Asymptotic profiles of solutions for the generalized Fornberg-Whitham equation with dissipation
Ikki Fukuda
TL;DR
This paper analyzes the Cauchy problem for the generalized Fornberg–Whitham equation with dissipation and nonlocal dispersion, establishing that solutions converge toward a modified heat kernel $G_0$ as $t\to\infty$ and identifying a second-order correction that depends on the nonlinearity degree $p$. The authors develop a Fourier-based framework to approximate the nonlocal term by a linearized dispersive-diffusive kernel $G_0$ and derive precise Duhamel-term asymptotics, yielding explicit second-order profiles $W_p$ for $2<p<3$, a logarithmic correction for $p=3$, and combined $(m+M)\partial_x G_0$ and $t\partial_x^3 G_0$-type terms for $p>3$. The results reveal how dissipation dominates the first-order asymptotics, while dispersion and nonlinear effects shape higher-order profiles, with sharp decay rates in $L^q$ spaces.
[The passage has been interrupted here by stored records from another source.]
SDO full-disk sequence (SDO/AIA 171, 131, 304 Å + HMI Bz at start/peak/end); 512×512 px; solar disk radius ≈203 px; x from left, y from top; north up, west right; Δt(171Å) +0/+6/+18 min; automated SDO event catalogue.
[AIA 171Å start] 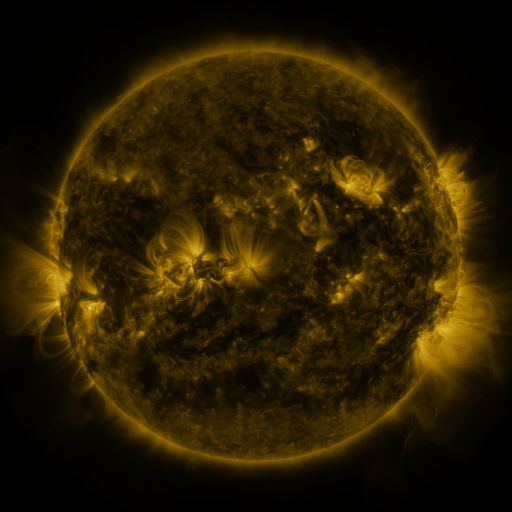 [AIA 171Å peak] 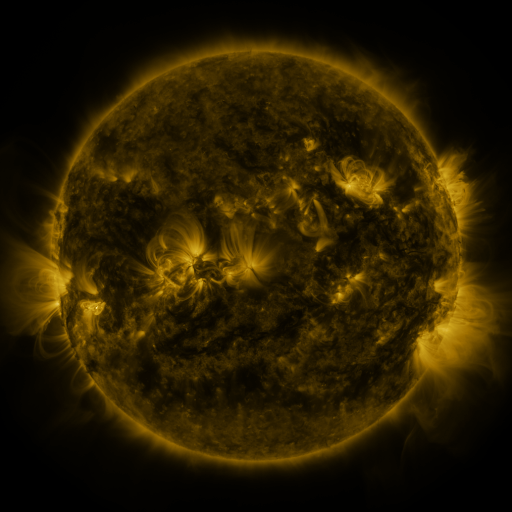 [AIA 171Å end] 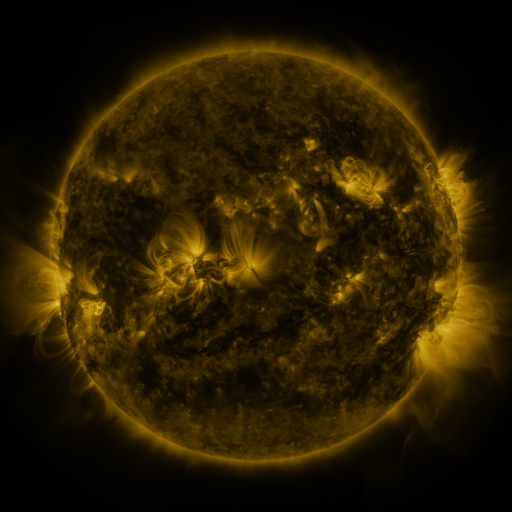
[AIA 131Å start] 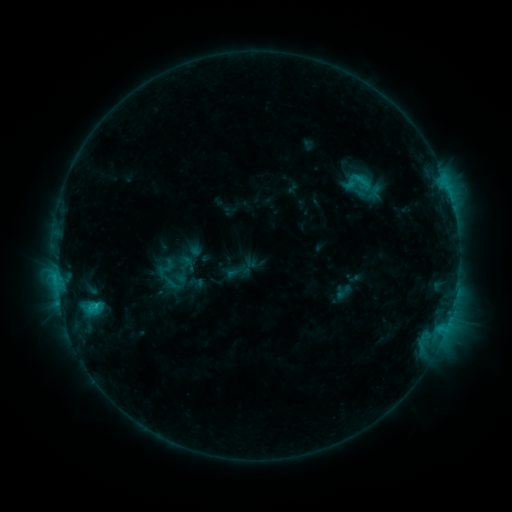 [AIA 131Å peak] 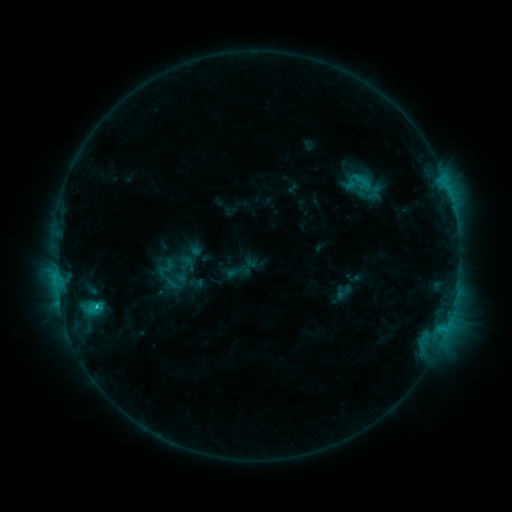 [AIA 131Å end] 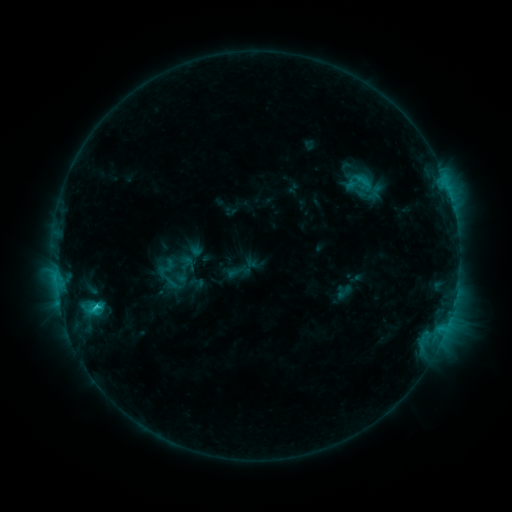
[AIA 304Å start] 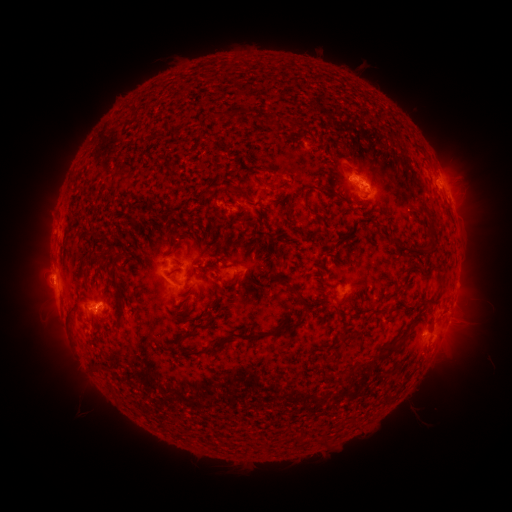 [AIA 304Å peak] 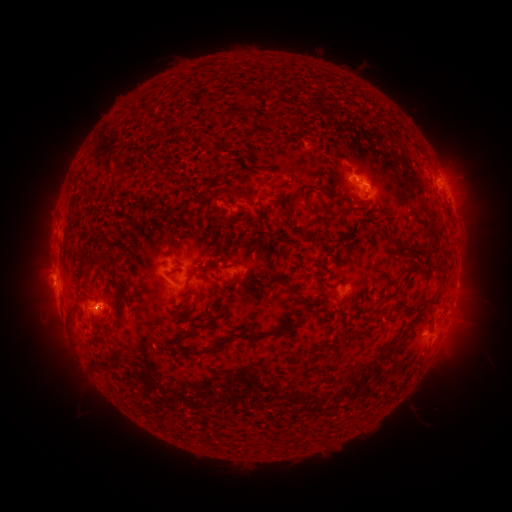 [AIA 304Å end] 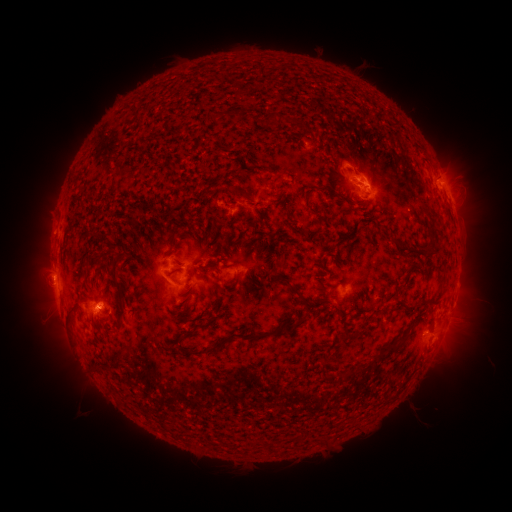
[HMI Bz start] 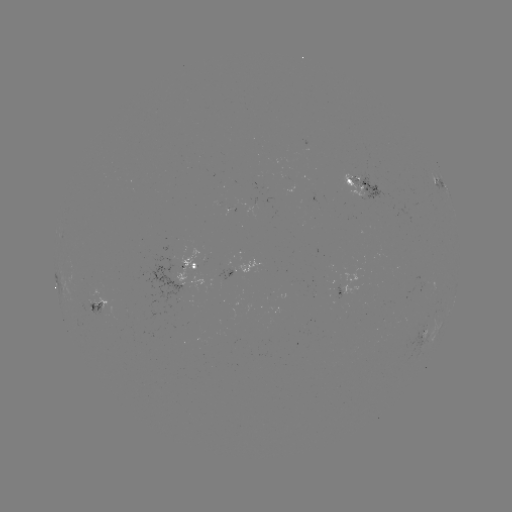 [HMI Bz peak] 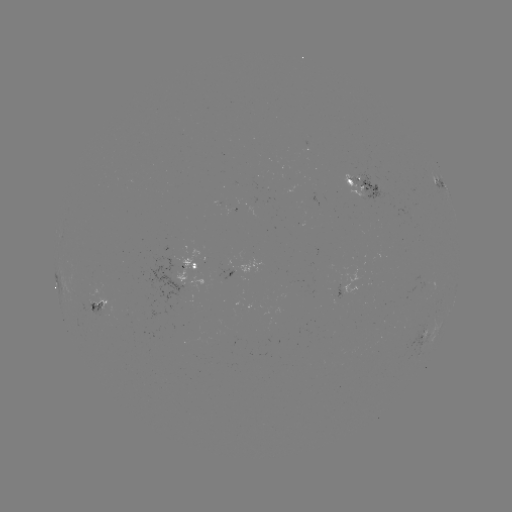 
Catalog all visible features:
C2.1 flare: (99, 304)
The work thus clarifies the interplay between nonlocal dispersion, dissipation, and nonlinearity in the long-time behavior of solutions to dissipative dispersive equations.
Abstract
We consider the Cauchy problem for the generalized Fornberg-Whitham equation with dissipation. This is one of the nonlinear, nonlocal and dispersive-dissipative equations. The main topic of this paper is an asymptotic analysis for the solutions to this problem. We prove that the solution to this problem converges to the modified heat kernel. Moreover, we construct the second term of asymptotics for the solutions depending on the degree of the nonlinearity. In view of those second asymptotic profiles, we investigate the effects of the dispersion, dissipation and nonlinear terms on the asymptotic behavior of the solutions.